Why does this metric matter? Why is it more meaningful today? What else do you need to look at now that you know something? Benchmarks should be the evidence in a documentary about the industry.
Botify’s Organic Search Standard shows how to sell the problem AND what to then do next. Organic search is a top marketing channel and is responsible for driving droves of traffic to sites. But, Google can’t crawl every single page of a site.
This means retailers must prioritize which pages to crawl. Understanding which pages deliver traffic helps define priority. And, comparing two of the most important page types - category and product detail - shows which pages are contributing the most:
The problem is clear – crawls are limited, and you need crawls to drive traffic. Following the problem, with a solution - focus on the right pages - provides direction, and lends credibility to the publisher, Botify.
Similarly, YOTTAA’s ‘Wait of the World’ spells this out nicely. When your solution focuses on improving the operational level of your site, you better be able to tell a story that resonates with the business and the technical teams. Why does speed matter? In the story, YOTTAA paints ‘slow’ as the villain, and quantifies the impact of slow page loads directly to a negative outcome for shoppers - a slow experience, and worse, a bounce. The benchmarks are merely the proof that makes the story relevant to the reader and helps boost the importance of their solution.

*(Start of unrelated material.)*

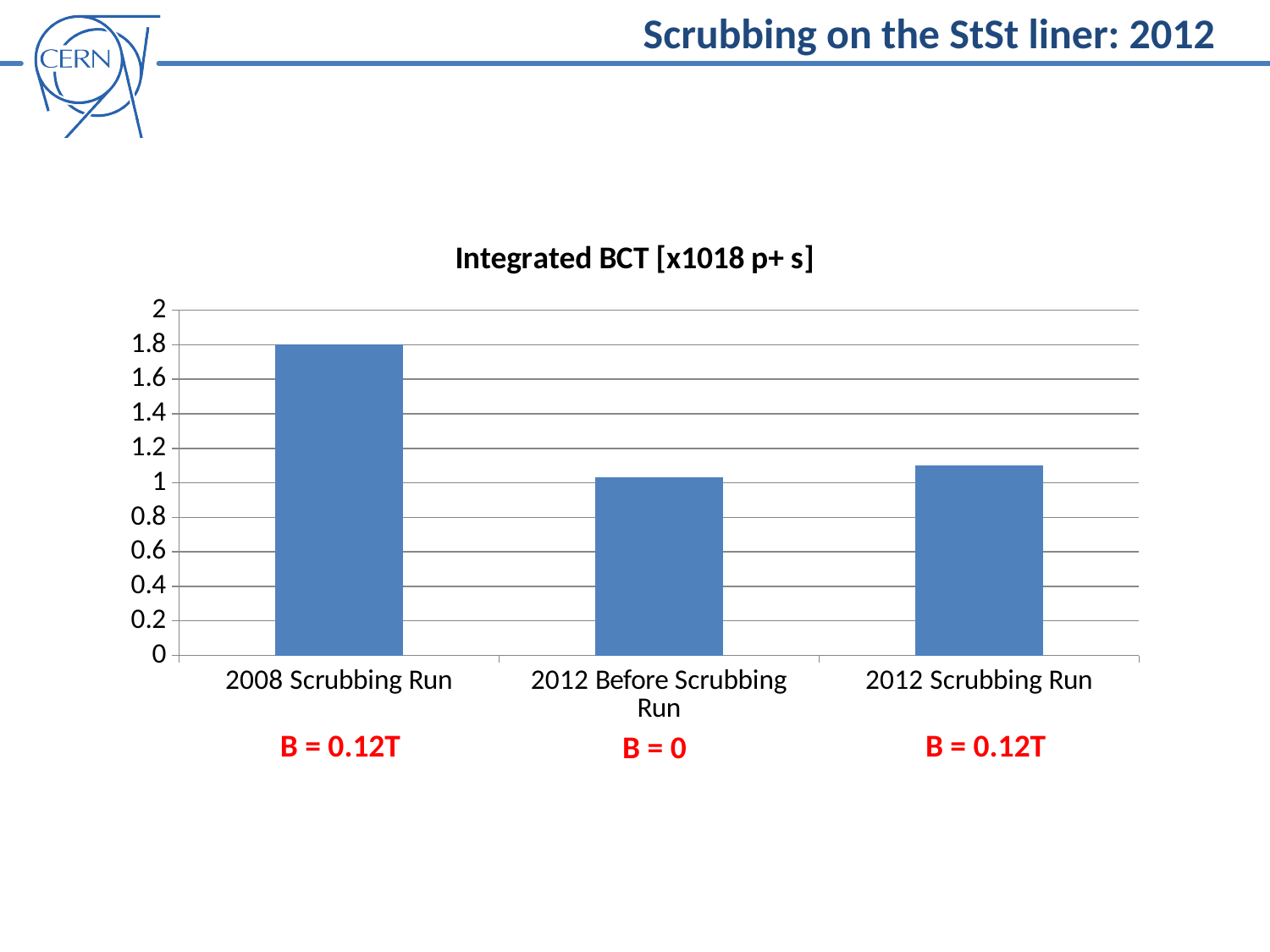
Is the value for 2012 Before Scrubbing Run greater or less than 1.2? less Is the value for 2008 Scrubbing Run greater or less than 1.6? greater Is the value for 2012 Scrubbing Run greater or less than 1? greater What kind of chart is shown on the slide? bar chart Which is larger, the value for 2008 Scrubbing Run or the value for 2012 Scrubbing Run? 2008 Scrubbing Run Which category has the lowest Integrated BCT value? 2012 Before Scrubbing Run Which category has the highest Integrated BCT value? 2008 Scrubbing Run What is the title of the chart? Integrated BCT [x1018 p+ s] How many categories are plotted in the chart? 3 Which category is annotated with B = 0 below the chart? 2012 Before Scrubbing Run What is the Integrated BCT value for the 2008 Scrubbing Run? 1.8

Great benchmarks don’t just lob data into a pdf - they sell a problem, and, share a path to improvement
The fact that you are turning to the data is a smart step forward. But, with great data comes great responsibility. By avoiding the mistakes above,
Some of these are easy to avoid. Others take a softer touch or smarter analyses. With lots of data comes benchmark responsibility – share the benchmarks, but make them compelling.